March 25th, 2012 · No Comments

I belong to an ancient, idle, wild and useless tribe, perhaps I am even one of the last members of it, who, for many thousands of years, in all countries and parts of the world, has, now and again, stayed for a time among the hard-working honest people in real life, and sometimes has thus been fortunate enough to create another sort of reality for them, which in some way or another, has satisfied them. I am a storyteller.

 http://www.karenblixen.com/question87.html

Later, when I knew in my heart I should have to sell the farm and go back to Denmark, I did begin to write. To put my mind to other things I began to write tales. Two of the Gothic Tales were written there. But earlier, I learned how to tell tales. For, you see, I had the perfect audience. White people can no longer listen to a tale recited. They fidget or become drowsy. But the natives have an ear still. I told stories constantly to them, all kinds. And all kinds of nonsense. I’d say, “Once there was a man who had an elephant with two heads . . . ” and at once they were eager to hear more. “Oh? Yes, but Memsahib, how did he find it, and how did he manage to feed it?” or whatever. They loved such invention. I delighted my people there by speaking in rhyme for them; they have no rhyme, you know, had never discovered it. I’d say things like “Wakamba na kula mamba” (“The Wakamba tribe eats snakes”), which in prose would have infuriated them, but which amused them mightily in rhyme. Afterwards they’d say, “Please, Memsahib, talk like rain,” so then I knew they had liked it, for rain was very precious to us there.

http://www.theparisreview.org/interviews/4911/the-art-of-fiction-no-14-isak-dinesen

Stories have been told as long as speech has existed, and sans stories the human race would have perished, as it would have perished sans water. […] I see today a new art of narration, a novel literature and category of belles-lettres, dawning upon the world. […] And this new art and literature - for the sake of the individual charaters in the story, and in order to keep close to them an not be afraid - will be ready to sacrifice the story itself. […] It is a nobel art, a great, earnest and ambitious human product. But it is a human product. The divine art is the story. In the beginning was the story; the human characters came on the sixth day only.

Isak Dinesen, The Cardinal’s First Tale. “Isak Dinesen” est le nom de plume de la Baronne Karen Blixen, grande conteuse et auteur notamment d’Out Of Africa.

**SET TASKS**
A. In the storytelling excerpt, which tribe does the rhyme claim eats snakes?
B. Reproduce word for word the part of the storytelling excerpt that begins at the words "Isak Dinesen, The" and stops after the words "d’Out Of Africa.".
C. Check each statement against the storytelling excerpt. Mark each one yes or no, and quote the words that decide it.
(i) Two of the Gothic Tales were written at the farm.
(ii) The listeners on the farm already had rhyme in their own speech.
(iii) The story is called the divine art.

**GIVEN MATERIAL**
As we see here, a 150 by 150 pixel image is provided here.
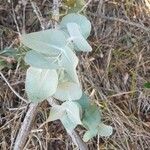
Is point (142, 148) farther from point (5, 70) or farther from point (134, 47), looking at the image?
point (5, 70)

**ANSWERS TO THE EXERCISES**
A. The Wakamba tribe.

B.
Isak Dinesen, The Cardinal’s First Tale. “Isak Dinesen” est le nom de plume de la Baronne Karen Blixen, grande conteuse et auteur notamment d’Out Of Africa.

C.
(i) Yes: "Two of the Gothic Tales were written there."
(ii) No: "they have no rhyme, you know, had never discovered it."
(iii) Yes: "The divine art is the story."